[Date Prev][Date Next][Thread Prev][Thread Next][Date Index][Thread Index]
[PULL v2 18/44] vdpa: Check for iova range at mappings changes
|
From: |
Michael S. Tsirkin |
|
Subject: |
[PULL v2 18/44] vdpa: Check for iova range at mappings changes |
|
Date: |
Wed, 20 Oct 2021 06:20:03 -0400 |
From: Eugenio Pérez <eperezma@redhat.com>
Check vdpa device range before updating memory regions so we don't add
any outside of it, and report the invalid change if any.
Signed-off-by: Eugenio Pérez <eperezma@redhat.com>
Message-Id: <20211014141236.923287-4-eperezma@redhat.com>
Reviewed-by: Michael S. Tsirkin <mst@redhat.com>
Signed-off-by: Michael S. Tsirkin <mst@redhat.com>
Acked-by: Jason Wang <jasowang@redhat.com>
Reviewed-by: Stefano Garzarella <sgarzare@redhat.com>
---
include/hw/virtio/vhost-vdpa.h | 2 ++
hw/virtio/vhost-vdpa.c | 62 ++++++++++++++++++++++++++--------
hw/virtio/trace-events | 1 +
3 files changed, 50 insertions(+), 15 deletions(-)

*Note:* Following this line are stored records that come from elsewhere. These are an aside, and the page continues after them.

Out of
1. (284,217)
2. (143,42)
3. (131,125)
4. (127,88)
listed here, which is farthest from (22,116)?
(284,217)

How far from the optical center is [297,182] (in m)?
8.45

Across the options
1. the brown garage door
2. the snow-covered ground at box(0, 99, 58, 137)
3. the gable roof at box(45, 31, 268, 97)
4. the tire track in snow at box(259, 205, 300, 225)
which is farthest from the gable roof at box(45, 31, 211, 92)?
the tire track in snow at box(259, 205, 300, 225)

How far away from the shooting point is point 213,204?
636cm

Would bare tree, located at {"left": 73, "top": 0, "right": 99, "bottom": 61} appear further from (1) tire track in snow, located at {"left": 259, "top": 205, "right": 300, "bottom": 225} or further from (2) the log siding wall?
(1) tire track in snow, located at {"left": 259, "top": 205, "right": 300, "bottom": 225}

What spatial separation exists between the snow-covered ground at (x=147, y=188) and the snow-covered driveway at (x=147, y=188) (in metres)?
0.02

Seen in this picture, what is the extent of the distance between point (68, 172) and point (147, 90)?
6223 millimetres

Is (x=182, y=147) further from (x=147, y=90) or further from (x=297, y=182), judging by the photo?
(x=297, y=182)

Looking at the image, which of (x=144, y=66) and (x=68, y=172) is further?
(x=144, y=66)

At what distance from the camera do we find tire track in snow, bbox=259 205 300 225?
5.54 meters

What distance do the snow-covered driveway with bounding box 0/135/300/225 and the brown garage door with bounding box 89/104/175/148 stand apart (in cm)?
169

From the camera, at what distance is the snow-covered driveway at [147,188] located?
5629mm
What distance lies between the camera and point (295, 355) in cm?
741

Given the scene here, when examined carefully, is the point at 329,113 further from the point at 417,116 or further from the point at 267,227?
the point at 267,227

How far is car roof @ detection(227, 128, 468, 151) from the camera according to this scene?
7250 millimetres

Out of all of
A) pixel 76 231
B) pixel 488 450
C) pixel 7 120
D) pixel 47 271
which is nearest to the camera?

diff --git a/include/hw/virtio/vhost-vdpa.h b/include/hw/virtio/vhost-vdpa.h
index a8963da2d9..c288cf7ecb 100644
--- a/include/hw/virtio/vhost-vdpa.h
+++ b/include/hw/virtio/vhost-vdpa.h
@@ -13,6 +13,7 @@
#define HW_VIRTIO_VHOST_VDPA_H
#include "hw/virtio/virtio.h"
+#include "standard-headers/linux/vhost_types.h"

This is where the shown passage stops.